We were going down to Schruns in the Vorarlberg in Austria as soon as the first snowfall there. [*Published in England as
Fiesta
.]

I rewrote the first half of the manuscript there, finished it in January, I think. I took it to New York and showed it to Max Perkins of Scribner's and then went back to Schruns and finished rewriting the book. Scott did not see it until after the completed rewritten and cut manuscript had been sent to Scribner's at the end of April. I remembered joking with him about it and him being worried and anxious to help as always once a thing was done. But I did not want his help while I was rewriting.

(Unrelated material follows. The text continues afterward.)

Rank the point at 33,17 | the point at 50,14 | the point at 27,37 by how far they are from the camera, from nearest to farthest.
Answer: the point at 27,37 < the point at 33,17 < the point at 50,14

While we were living in the Vorarlberg and I was finishing rewriting the novel, Scott and his wife and child had left Paris for a watering place in the lower Pyrenees. Zelda had been ill with that familiar intestinal complaint that too much champagne produces and which was then diagnosed as colitis. Scott was not drinking, and starting to work, and he wanted us to come to Juan-les-Pins in June. They would find an inexpensive villa for us and this time he would not drink and it would be like the old good days and we would swim and be healthy and brown and have one aperitif before lunch and one before dinner.

Zelda was well again and they were both fine and his novel was going wonderfully. He had money coming in from a dramatization of
The Great Gatsby
which was running well and it would sell to the movies and he had no worries. Zelda was really fine and everything was going to be disciplined.

I had been down in Madrid in May working by myself and I came by train from Bayonne to Juan-les-Pins third class and quite hungry because I had run out of money stupidly and had eaten last in Hendaye at the French-Spanish frontier. It was a nice villa and Scott had a very fine house not far away and I was very happy to see my wife who had the villa running beautifully, and our friends, and the single aperitif before lunch was very good and we had several more. That night there was a party to welcome us at the Casino, just a small party, the MacLeishes, the Murphys, the Fitzgeralds and we who were living at the villa. No one drank anything stronger than champagne and it was very gay and obviously a splendid place to write. There was going to be everything that a man needed to write except to be alone.